Ну и, конечно: сколько время — два еврея, третий жид, по веревочке бежит, веревка лопнула, жида прихлопнула.
Это открывает большую тему, но крещендо зазвучала она много позже, в школе, а пока — Бог с нею.
Так хотелось толком написать историю, что вот, мол, человек родился и были у него папа Ося, и мама Леля, и бабушки, и дедушки, и прочие родственники, и няня Нюта, и друзья, из которых главные два Алика, один умный, другой добрый, и что с ними всеми стало, и как он рос, учился, дружил, любил, бедокурил, гулял, женился, родил ребенка, старел, и подличал, и добрые дела творил, и прочее — да вот кому это интересно?
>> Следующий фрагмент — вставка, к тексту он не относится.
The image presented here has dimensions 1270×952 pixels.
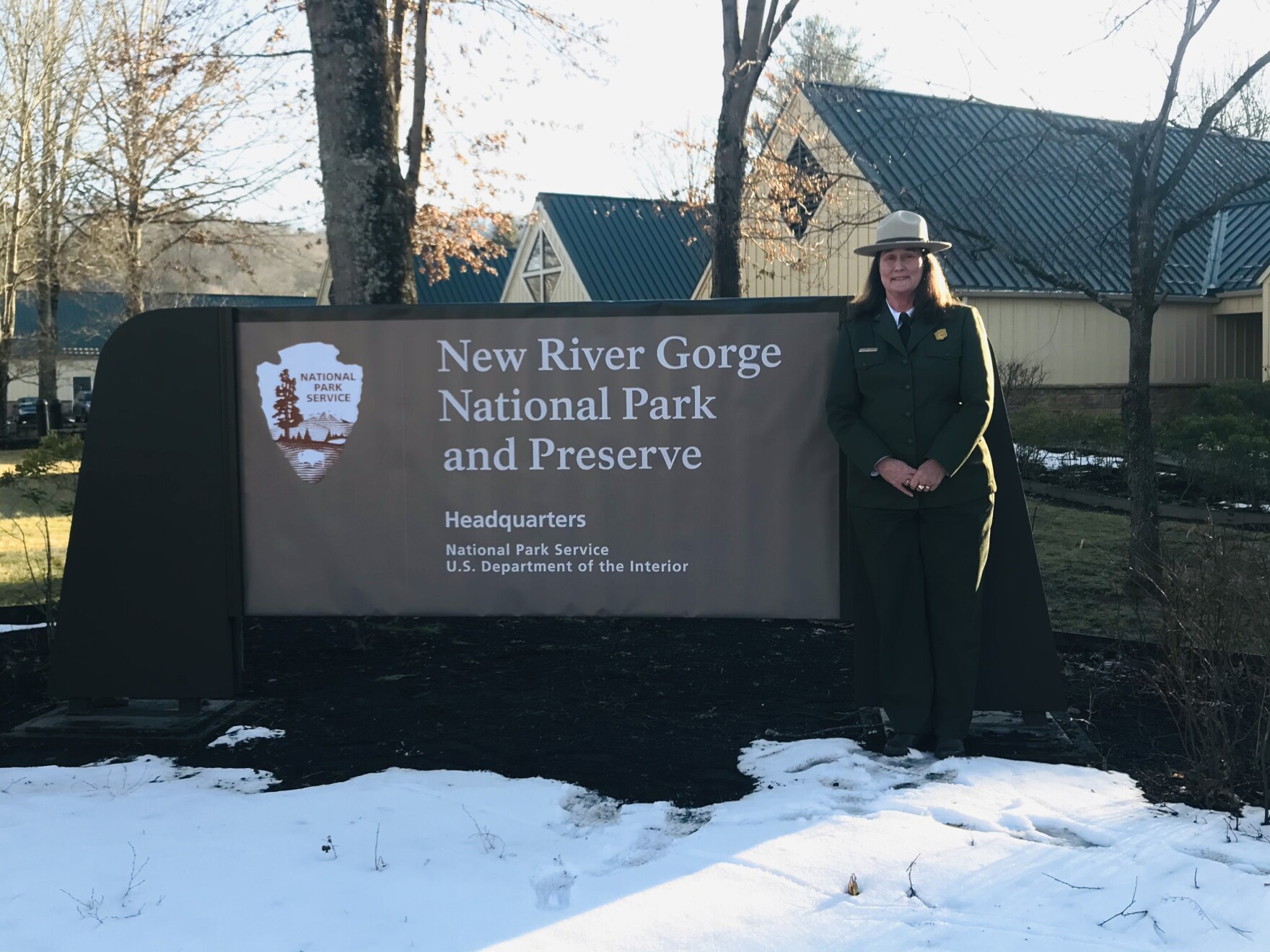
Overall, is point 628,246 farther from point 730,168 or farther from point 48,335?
point 730,168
Есть ли в этой истории — story? Сейчас спрос на story, знаешь ли, складный сюжет. Он и сам любит «Трех мушкетеров», они его выручали, много лет лечили от скверного настроения. Накатит хандра, он за книгу. Нюта увидит знакомую обложку с оперенными шляпами да шпагами, спросит: «Ну, чего приключилось, Витальчик?» Или — как награда за успех. Сдашь экзамен, придешь домой и на любом месте раскроешь. И опять Нюта увидит: «Что, мушкетеров своих читаешь? Сдал, стало быть. Ну, иди поешь». Сколько уж лет не перечитывал. В последний раз, кстати, по странному поводу вспомнил. Какая-то дама, облившись горячим кофе в ресторане, подала в суд на компанию и отсудила много-много денег — мол, не предупредили, что кофе горяч, и если вылить его на себя (а для чего еще берут в ресторане кофе?), то можно обжечься. И Виталик живо себе представил эпизод: подъезжает д’Артаньян к трактиру, берет миску с горячей похлебкой и, задев шпорами за — за что он мог задеть шпорами? ну сама придумай, — обливает себя, аж в сапоги потекло. И тут же — в суд на трактирщика, дескать, не обеспечил безопасности. Тыщу пистолей гони.